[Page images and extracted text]
++++++++

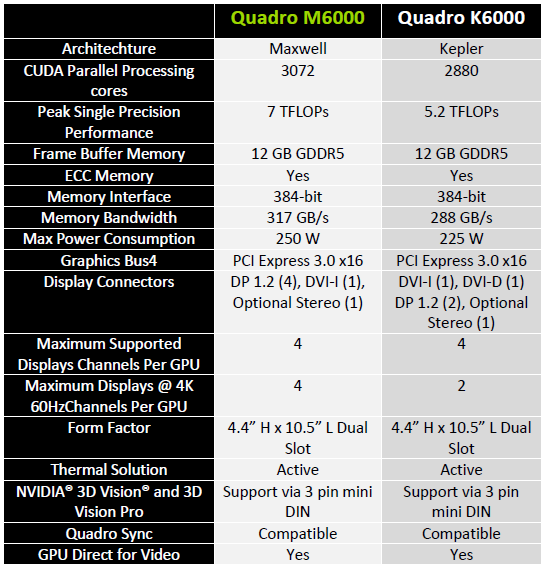 | | Quadro M6000 | Quadro K6000 |
|---|---|---|
| Architechture | Maxwell | Kepler |
| CUDA Parallel Processing cores | 3072 | 2880 |
| Peak Single Precision Performance | 7 TFLOPs | 5.2 TFLOPs |
| Frame Buffer Memory | 12 GB GDDR5 | 12 GB GDDR5 |
| ECC Memory | Yes | Yes |
| Memory Interface | 384-bit | 384-bit |
| Memory Bandwidth | 317 GB/s | 288 GB/s |
| Max Power Consumption | 250 W | 225 W |
| Graphics Bus4 | PCI Express 3.0 x16 | PCI Express 3.0 x16 |
| Display Connectors | DP 1.2 (4), DVI-I (1), Optional Stereo (1) | DVI-I (1), DVI-D (1) DP 1.2 (2), Optional Stereo (1) |
| Maximum Supported Displays Channels Per GPU | 4 | 4 |
| Maximum Displays @ 4K 60HzChannels Per GPU | 4 | 2 |
| Form Factor | 4.4” H x 10.5” L Dual Slot | 4.4” H x 10.5” L Dual Slot |
| Thermal Solution | Active | Active |
| NVIDIA® 3D Vision® and 3D Vision Pro | Support via 3 pin mini DIN | Support via 3 pin mini DIN |
| Quadro Sync | Compatible | Compatible |
| GPU Direct for Video | Yes | Yes |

++++++++

**What is expected:**
In the lines above, find the word "Displays" and copy every line it occurs in.

**Response to the exercise:**
| Maximum Supported Displays Channels Per GPU | 4 | 4 |
| Maximum Displays @ 4K 60HzChannels Per GPU | 4 | 2 |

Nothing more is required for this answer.